1. Identify the protein encoded by DNA sequence corresponding to your G-number using two different approaches. Find the entries for this protein in two different databases.
>Last digit of G-number: 0, 1, 2 ATGCAGGCTCAACAGTACCAGCAGCAGCGTCGAAAATTTGCAGCTGCCTTCTTGGCATTCATTTTCATAC TGGCAGCTGTGGATACTGCTGAAGCAGGGAAGAAAGAGAAACCAGAAAAAAAAGTGAAGAAGTCTGACTG TGGAGAATGGCAGTGGAGTGTGTGTGTGCCCACCAGTGGAGACTGTGGGCTGGGCACACGGGAGGGCACT CGGACTGGAGCTGAGTGCAAGCAAACCATGAAGACCCAGAGATGTAAGATCCCCTGCAACTGGAAGAAGC AATTTGGCGCGGAGTGCAAATACCAGTTCCAGGCCTGGGGAGAATGTGACCTGAACACAGCCCTGAAGAC CAGAACTGGAAGTCTGAAGCGAGCCCTGCACAATGCCGAATGCCAGAAGACTGTCACCATCTCCAAGCCC TGTGGCAAACTGACCAAGCCCAAACCTCAAGCAGAATCTAAGAAGAAGAAAAAGGAAGGCAAGAAACAGG AGAAGATGCTGGATTAA >Last digit of G-number: 3, 4, 5, 6 ATGAAAGTCCTGCTTTGTGACCTGCTGCTGCTCAGTCTCTTCTCCAGTGTGTTCAGCAGTTGTCAGAGGG ACTGTCTCACATGCCAGGAGAAGCTCCACCCAGCCCTGGACAGCTTCGACCTGGAGGTGTGCATCCTCGA GTGTGAAGAGAAGGTCTTCCCCAGCCCCCTCTGGACTCCATGCACCAAGGTCATGGCCAGGAGCTCTTGG CAGCTCAGCCCTGCCGCCCCAGAGCATGTGGCGGCTGCTCTCTACCAGCCGAGAGCTTCGGAGATGCAGC ATCTGCGGCGAATGCCCCGAGTCCGGAGCTTGTTCCAGGAGCAGGAAGAGCCCGAGCCTGGCATGGAGGA GGCTGGTGAGATGGAGCAGAAGCAGCTGCAGAAGAGATTTGGGGGCTTCACCGGGGCCCGGAAGTCGGCC AGGAAGTTGGCCAATCAGAAGCGGTTCAGTGAGTTTATGAGGCAATACTTGGTCCTGAGCATGCAGTCCA GCCAGCGCCGGCGCACCCTGCACCAGAATGGTAATGTGTAG >Last digit of G-number: 7, 8, 9 ATGGCCTCCGGTGTGGCTGTCTCTGATGGTGTCATCAAGGTGTTCAACGACATGAAGGTGCGTAAGTCTT CAACGCCAGAGGAGGTGAAGAAGCGCAAGAAGGCGGTGCTCTTCTGCCTGAGTGAGGACAAGAAGAACAT CATCCTGGAGGAGGGCAAGGAGATCCTGGTGGGCGATGTGGGCCAGACTGTCGACGACCCCTACGCCACC TTTGTCAAGATGCTGCCAGATAAGGACTGCCGCTATGCCCTCTATGATGCAACCTATGAGACCAAGGAGA GCAAGAAGGAGGATCTGGTGTTTATCTTCTGGGCCCCCGAGTCTGCGCCCCTTAAGAGCAAAATGATTTA TGCCAGCTCCAAGGACGCCATCAAGAAGAAGCTGACAGGGATCAAGCATGAATTGCAAGCAAACTGCTAC GAGGAGGTCAAGGACCGCTGCACCCTGGCAGAGAAGCTGGGGGGCAGTGCCGTCATCTCCCTGGAGGGCA AGCCTTTGTGA
2. Briefly describe the function of your protein and identify biologically important sites/regions in this protein.

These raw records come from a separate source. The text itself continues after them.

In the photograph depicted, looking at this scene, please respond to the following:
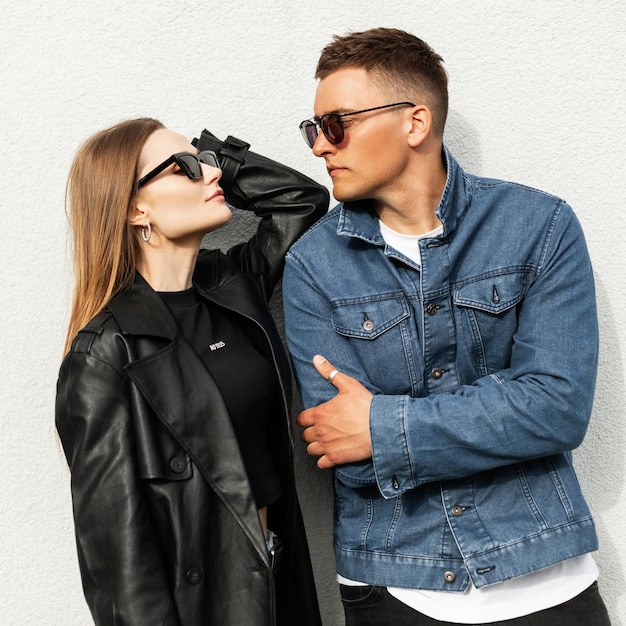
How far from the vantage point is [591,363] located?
239cm

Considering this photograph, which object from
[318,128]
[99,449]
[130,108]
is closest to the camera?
[99,449]

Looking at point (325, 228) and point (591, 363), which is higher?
point (325, 228)

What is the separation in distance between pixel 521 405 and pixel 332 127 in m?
1.09

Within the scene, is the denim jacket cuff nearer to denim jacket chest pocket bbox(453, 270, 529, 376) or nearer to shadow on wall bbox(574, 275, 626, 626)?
denim jacket chest pocket bbox(453, 270, 529, 376)

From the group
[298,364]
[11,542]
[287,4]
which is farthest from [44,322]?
[287,4]

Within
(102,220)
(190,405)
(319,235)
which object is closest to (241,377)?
(190,405)

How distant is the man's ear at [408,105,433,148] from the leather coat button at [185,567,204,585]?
5.04 feet

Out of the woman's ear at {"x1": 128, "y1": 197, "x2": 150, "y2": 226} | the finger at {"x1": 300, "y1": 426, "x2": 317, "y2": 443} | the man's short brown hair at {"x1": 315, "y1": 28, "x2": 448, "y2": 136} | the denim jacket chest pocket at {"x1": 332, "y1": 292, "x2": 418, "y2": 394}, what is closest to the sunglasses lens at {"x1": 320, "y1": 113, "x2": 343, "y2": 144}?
the man's short brown hair at {"x1": 315, "y1": 28, "x2": 448, "y2": 136}

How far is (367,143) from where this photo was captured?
261 cm

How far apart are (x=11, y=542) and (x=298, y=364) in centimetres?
143

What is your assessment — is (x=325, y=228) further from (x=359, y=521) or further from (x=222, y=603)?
(x=222, y=603)

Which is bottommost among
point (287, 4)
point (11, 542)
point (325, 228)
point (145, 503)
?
point (11, 542)

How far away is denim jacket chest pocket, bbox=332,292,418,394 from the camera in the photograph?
8.36 ft

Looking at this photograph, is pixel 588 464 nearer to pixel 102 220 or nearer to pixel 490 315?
pixel 490 315
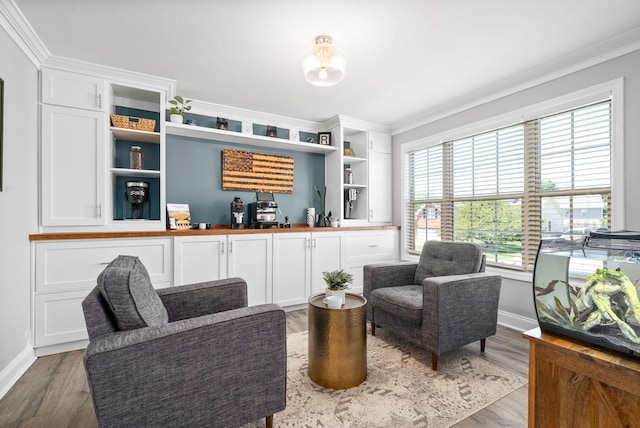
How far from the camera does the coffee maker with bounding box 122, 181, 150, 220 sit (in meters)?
2.84

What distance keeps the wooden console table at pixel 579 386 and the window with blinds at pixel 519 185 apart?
1.42 m

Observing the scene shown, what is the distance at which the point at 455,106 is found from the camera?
3.41 meters

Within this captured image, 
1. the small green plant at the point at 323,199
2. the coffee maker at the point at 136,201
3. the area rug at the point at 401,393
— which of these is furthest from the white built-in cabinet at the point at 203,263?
the area rug at the point at 401,393

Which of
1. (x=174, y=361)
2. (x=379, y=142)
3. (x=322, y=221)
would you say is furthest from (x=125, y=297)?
(x=379, y=142)

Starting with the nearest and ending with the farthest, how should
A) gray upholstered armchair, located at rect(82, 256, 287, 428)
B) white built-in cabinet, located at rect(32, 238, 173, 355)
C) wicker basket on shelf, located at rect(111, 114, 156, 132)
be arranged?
gray upholstered armchair, located at rect(82, 256, 287, 428) → white built-in cabinet, located at rect(32, 238, 173, 355) → wicker basket on shelf, located at rect(111, 114, 156, 132)

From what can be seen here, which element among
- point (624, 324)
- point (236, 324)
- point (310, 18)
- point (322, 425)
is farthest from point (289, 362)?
point (310, 18)

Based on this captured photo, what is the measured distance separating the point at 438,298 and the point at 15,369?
288 centimetres

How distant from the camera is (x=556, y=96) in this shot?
8.52ft

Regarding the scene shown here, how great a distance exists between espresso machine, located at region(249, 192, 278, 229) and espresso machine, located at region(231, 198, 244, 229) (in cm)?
14

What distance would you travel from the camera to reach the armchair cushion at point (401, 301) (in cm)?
218

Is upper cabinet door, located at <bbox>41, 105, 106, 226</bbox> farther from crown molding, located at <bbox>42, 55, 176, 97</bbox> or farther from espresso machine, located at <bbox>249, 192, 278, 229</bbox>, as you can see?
espresso machine, located at <bbox>249, 192, 278, 229</bbox>

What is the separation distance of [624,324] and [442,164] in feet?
9.59

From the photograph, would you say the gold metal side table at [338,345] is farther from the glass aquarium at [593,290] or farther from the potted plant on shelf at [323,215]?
the potted plant on shelf at [323,215]

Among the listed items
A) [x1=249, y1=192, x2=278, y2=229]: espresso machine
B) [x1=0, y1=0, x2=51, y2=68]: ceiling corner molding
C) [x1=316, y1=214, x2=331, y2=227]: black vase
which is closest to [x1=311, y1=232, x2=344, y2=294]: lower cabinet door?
[x1=316, y1=214, x2=331, y2=227]: black vase
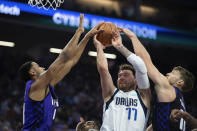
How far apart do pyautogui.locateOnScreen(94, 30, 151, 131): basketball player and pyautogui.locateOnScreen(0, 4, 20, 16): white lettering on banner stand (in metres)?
7.95

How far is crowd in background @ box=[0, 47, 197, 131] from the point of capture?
11.4m

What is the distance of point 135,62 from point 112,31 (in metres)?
0.70

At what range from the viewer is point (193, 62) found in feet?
56.3

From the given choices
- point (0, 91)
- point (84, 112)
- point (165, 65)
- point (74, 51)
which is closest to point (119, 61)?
point (165, 65)

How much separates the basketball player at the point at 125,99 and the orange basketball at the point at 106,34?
0.17 metres

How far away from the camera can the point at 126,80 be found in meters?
3.91

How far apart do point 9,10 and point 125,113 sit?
8661 millimetres

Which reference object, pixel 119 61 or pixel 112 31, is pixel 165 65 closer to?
pixel 119 61

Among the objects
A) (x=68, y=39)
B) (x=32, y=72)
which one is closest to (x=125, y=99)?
(x=32, y=72)

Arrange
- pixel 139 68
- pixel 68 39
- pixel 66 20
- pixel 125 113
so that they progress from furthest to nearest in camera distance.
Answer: pixel 68 39 → pixel 66 20 → pixel 125 113 → pixel 139 68

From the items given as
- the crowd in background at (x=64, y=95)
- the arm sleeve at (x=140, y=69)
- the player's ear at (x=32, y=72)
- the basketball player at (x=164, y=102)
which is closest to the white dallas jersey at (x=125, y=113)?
the basketball player at (x=164, y=102)

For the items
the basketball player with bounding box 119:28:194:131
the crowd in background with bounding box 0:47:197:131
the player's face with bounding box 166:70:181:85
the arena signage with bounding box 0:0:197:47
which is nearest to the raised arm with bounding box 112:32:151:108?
the basketball player with bounding box 119:28:194:131

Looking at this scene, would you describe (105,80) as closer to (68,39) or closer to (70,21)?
(70,21)

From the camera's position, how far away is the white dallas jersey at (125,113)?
3721 mm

3. Find nine proteins homologous to your protein. The proteins should be from the different species belonging to the following groups: monkeys, cattle, cats, rodents, bats, birds, fish, worms, and yeast. At least five of these groups should be represented in your list of proteins (mark them in your report). Create a table containing several most important characteristics of these proteins.
4. Build multiple sequence alignments of ten sequences identified in Q1 and Q3 using two different MSA algorithms. Generate a tree for each alignment. Compare (qualitatively) the alignments and the trees and interpret the results of these comparisons.

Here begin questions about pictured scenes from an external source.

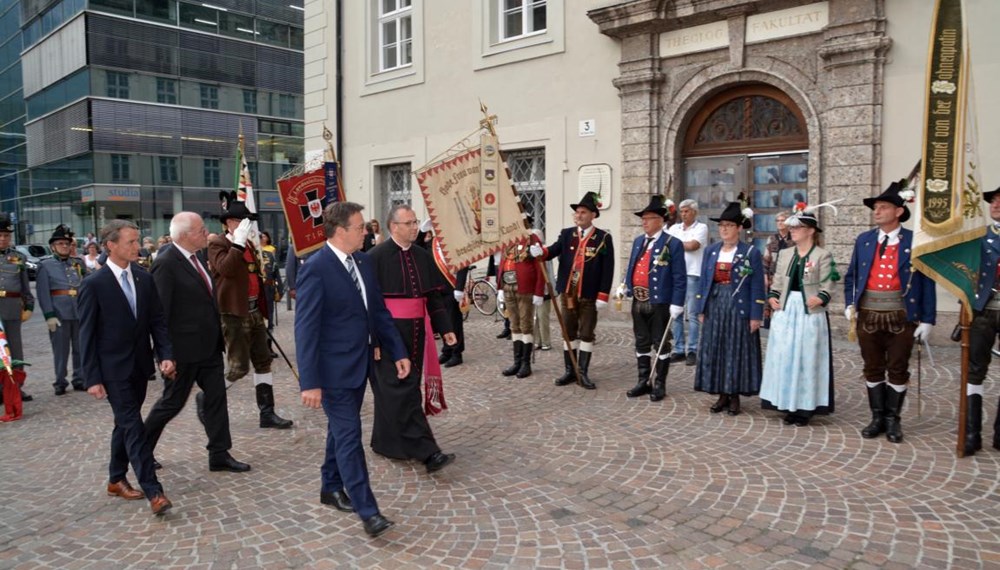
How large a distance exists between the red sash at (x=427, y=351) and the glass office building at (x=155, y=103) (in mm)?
32659

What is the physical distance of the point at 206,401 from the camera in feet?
16.4

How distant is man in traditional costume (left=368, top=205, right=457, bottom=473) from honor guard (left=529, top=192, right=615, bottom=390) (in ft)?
7.01

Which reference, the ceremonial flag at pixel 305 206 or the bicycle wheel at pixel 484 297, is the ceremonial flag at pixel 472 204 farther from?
the bicycle wheel at pixel 484 297

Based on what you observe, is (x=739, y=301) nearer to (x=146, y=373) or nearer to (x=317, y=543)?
(x=317, y=543)

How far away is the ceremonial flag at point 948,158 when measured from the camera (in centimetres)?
466

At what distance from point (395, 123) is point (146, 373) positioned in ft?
37.4

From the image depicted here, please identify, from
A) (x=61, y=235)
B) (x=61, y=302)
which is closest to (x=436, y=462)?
(x=61, y=302)

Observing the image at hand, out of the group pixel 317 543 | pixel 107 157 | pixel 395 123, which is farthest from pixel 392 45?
pixel 107 157

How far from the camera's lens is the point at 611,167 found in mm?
11758

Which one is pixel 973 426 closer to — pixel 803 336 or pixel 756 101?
pixel 803 336

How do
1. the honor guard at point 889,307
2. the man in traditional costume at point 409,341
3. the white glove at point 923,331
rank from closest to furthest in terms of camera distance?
1. the man in traditional costume at point 409,341
2. the white glove at point 923,331
3. the honor guard at point 889,307

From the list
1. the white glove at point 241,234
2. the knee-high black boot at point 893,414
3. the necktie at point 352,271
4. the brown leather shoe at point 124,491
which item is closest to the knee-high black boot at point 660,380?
the knee-high black boot at point 893,414

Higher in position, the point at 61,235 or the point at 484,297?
the point at 61,235

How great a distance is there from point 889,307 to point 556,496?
306cm
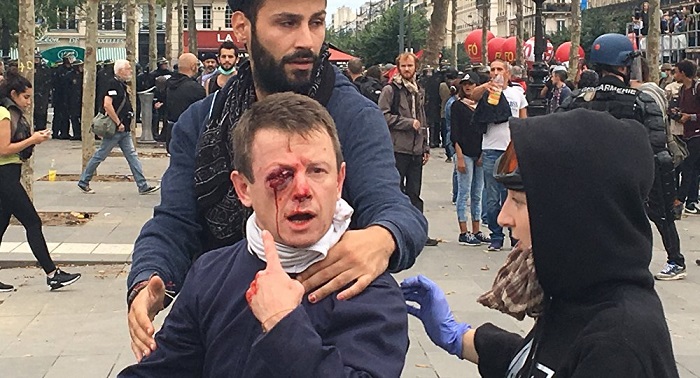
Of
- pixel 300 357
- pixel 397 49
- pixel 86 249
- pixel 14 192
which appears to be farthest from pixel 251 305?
pixel 397 49

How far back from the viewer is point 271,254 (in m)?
2.06

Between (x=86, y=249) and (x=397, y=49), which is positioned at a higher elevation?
(x=397, y=49)

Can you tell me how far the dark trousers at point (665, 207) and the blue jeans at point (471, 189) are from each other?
8.12 feet

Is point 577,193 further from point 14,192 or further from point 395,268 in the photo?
point 14,192

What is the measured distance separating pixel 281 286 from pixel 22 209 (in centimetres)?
761

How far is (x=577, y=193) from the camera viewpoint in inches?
85.4

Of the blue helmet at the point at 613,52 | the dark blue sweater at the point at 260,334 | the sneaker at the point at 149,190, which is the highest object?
the blue helmet at the point at 613,52

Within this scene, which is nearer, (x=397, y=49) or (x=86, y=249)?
(x=86, y=249)

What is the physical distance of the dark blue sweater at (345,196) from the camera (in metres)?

5. Find known protein sequence motifs or patterns in your protein. Explain the statistical results of using these motifs to identify relevant proteins in a protein sequence database.
6. FOR BINF630, BINF530 AND BIOL580 STUDENTS ONLY: Locate one highly conserved 10 residue region and one of the least conserved 10 residue regions in one of the alignments from Q4. Write regular expressions for both regions. Search a protein sequence database using these two regular expressions. Report and interpret the results of these two searches.